From the records below, pick out every line that contains the word "french" and copy each one.

» **Input material**
____

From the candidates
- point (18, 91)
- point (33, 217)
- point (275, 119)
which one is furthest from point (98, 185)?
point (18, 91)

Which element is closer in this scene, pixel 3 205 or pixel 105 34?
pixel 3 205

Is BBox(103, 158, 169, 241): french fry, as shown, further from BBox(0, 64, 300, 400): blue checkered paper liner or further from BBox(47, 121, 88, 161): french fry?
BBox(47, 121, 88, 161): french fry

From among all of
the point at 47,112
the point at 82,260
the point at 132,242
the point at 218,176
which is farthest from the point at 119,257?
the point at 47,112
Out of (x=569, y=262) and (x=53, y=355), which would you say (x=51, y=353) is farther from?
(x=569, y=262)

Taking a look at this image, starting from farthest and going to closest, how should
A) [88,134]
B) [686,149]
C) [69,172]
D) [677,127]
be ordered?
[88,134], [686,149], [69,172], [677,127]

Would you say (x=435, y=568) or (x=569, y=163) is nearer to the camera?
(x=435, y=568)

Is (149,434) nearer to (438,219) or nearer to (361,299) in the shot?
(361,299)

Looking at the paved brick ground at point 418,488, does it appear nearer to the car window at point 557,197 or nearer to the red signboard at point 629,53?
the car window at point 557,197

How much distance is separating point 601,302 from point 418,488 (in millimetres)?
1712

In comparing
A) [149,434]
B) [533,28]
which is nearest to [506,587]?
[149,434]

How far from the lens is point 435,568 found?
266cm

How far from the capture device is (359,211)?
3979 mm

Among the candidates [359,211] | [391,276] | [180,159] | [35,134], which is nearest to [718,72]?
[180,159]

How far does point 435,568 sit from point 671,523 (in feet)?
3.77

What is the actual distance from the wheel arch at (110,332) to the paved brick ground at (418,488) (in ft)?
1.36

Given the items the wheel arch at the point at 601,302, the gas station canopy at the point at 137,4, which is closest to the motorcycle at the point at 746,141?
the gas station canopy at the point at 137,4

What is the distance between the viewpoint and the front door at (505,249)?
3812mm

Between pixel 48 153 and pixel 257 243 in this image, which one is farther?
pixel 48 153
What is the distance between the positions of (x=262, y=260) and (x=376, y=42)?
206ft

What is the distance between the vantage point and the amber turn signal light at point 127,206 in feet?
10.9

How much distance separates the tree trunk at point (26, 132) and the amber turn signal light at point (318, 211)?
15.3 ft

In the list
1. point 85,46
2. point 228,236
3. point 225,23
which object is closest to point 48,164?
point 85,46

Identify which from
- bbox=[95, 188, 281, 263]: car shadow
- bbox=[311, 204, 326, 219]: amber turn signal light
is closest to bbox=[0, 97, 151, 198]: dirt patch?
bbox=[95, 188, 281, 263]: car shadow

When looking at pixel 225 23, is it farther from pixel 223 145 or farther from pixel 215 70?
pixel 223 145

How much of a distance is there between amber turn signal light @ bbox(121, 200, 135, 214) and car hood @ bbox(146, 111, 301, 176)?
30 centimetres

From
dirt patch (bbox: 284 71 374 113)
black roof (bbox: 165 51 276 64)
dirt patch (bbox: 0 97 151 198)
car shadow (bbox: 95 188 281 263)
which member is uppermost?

____

» **Solved exercise**
Is BBox(103, 158, 169, 241): french fry, as shown, further from BBox(0, 64, 300, 400): blue checkered paper liner or further from BBox(47, 121, 88, 161): french fry?
BBox(47, 121, 88, 161): french fry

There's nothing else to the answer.